Liveness probes run too often in the example deployment

rabbitmq / rabbitmq-peer-discovery-k8s

Kubernetes-based peer discovery mechanism for RabbitMQ

Other

295 stars 94 forks source link

Liveness probes run too often in the example deployment #28

Closed Adiqq closed 6 years ago

Adiqq commented 6 years ago

Hi,

There are probes in example:

        livenessProbe:
          exec:
            command: ["rabbitmqctl", "status"]
          initialDelaySeconds: 30
          timeoutSeconds: 10
        readinessProbe:
          exec:
            command: ["rabbitmqctl", "status"]
          initialDelaySeconds: 10
          timeoutSeconds: 10

In our cluster, these commands were executed every 10 seconds which led to enormous CPU usage (70%) for rabbitmq cluster without any workload. It would be nice to mention that this command is so heavyweight and provide some sane periodSeconds for example.

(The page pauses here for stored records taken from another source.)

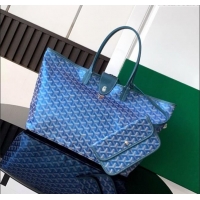 Best Quality Goyard Glittering Saint Louis Tote Bag PM 020146 Pearly Blue 2025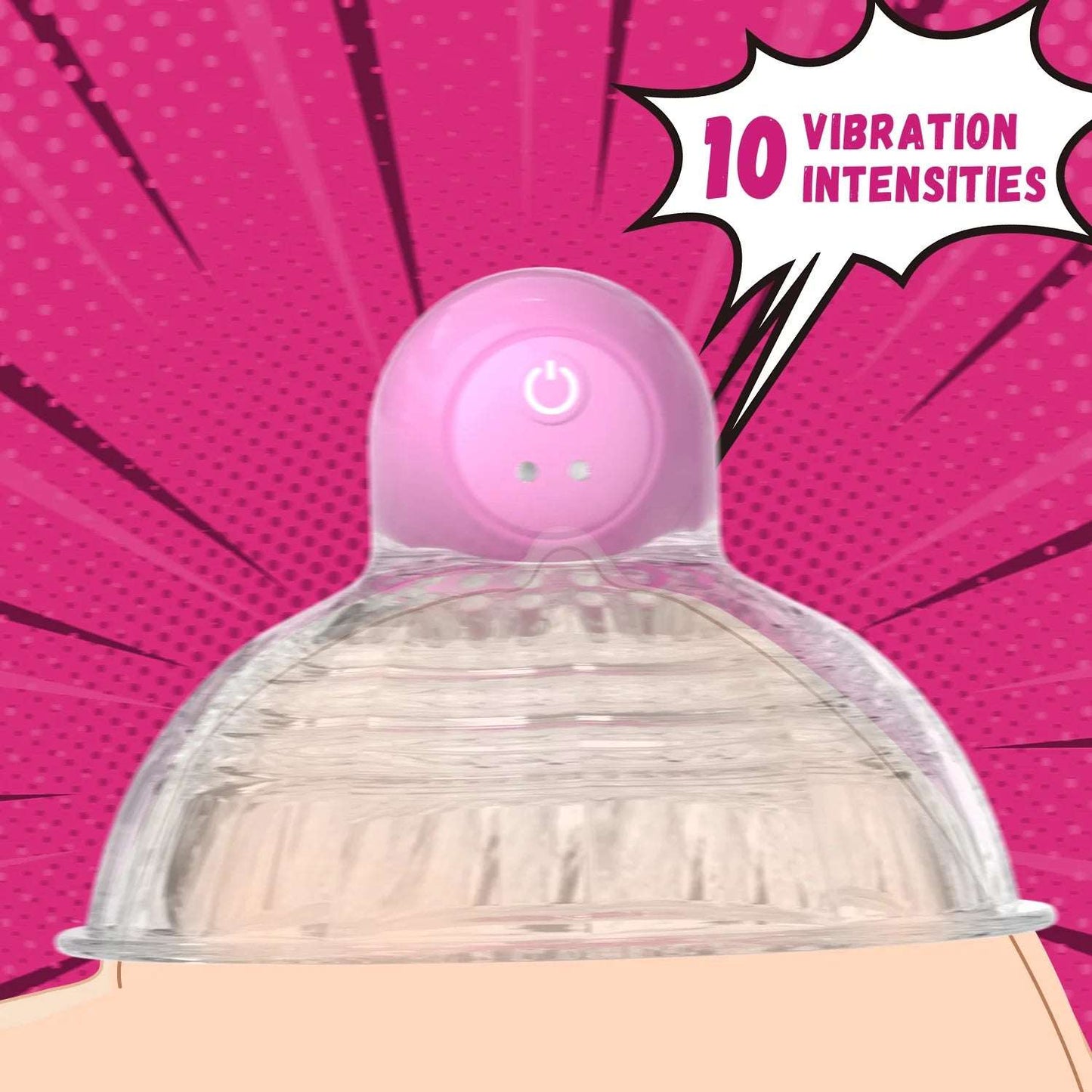 Remote - Controlled Vibration Nipple Teasers - SinfulXVibrating Nipple Clamps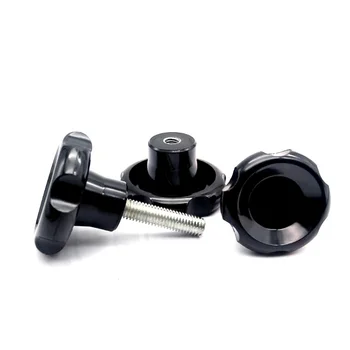 

1pcs M16 stainless steel Bakelite round Steel corrugated handle screw Hand twist rubber head screws Small knob 140~200mm length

michaelklishin commented 6 years ago

Is there any profiling or CPU context switching data that suggests that rabbitmqctl status is the main contributor as opposed to, say, a non-optimal runtime scheduler-to-core binding strategy? We would really prefer to not guess.

What would a "sane" value look like? Also, where should such notes go?

lukebakken commented 6 years ago

I would be interested to know how long the "enormous CPU usage (70%) " lasted - I assume it was brief. Also, it would be good to know your cluster size, RabbitMQ version, and Erlang version.

michaelklishin commented 6 years ago

Running the liveness probe every 60 seconds sounds more reasonable than every 10. I refrained from using rabbitmqctl node_health_check since a failing probe will lead to a node restart, which is too much e.g. for a node in a resource alarm state (and unlikely to help in the medium term).

Will add some remarks that this is just an example and should be treated as such.

Adiqq commented 6 years ago

@lukebakken I left rabbitmq cluster for few hours, it was constant usage at ~70% CPU, at the beginning I thought it was bug or issue with alpine rabbitmq image, but disabling probes fixed problem and now it uses ~1% CPU. I used https://hub.docker.com/_/rabbitmq/ , rabbitmq:3.7.5-management-alpine with 3 rabbitmq pods.

macropin commented 6 years ago

The high cpu is due to this issue https://github.com/bitnami/bitnami-docker-rabbitmq/pull/63 However that PR does not fully resolve the issue as the liveness probes do not inherit the ulimit.

michaelklishin commented 6 years ago

This plugin has nothing to do with OS limits. It just performs peer discovery.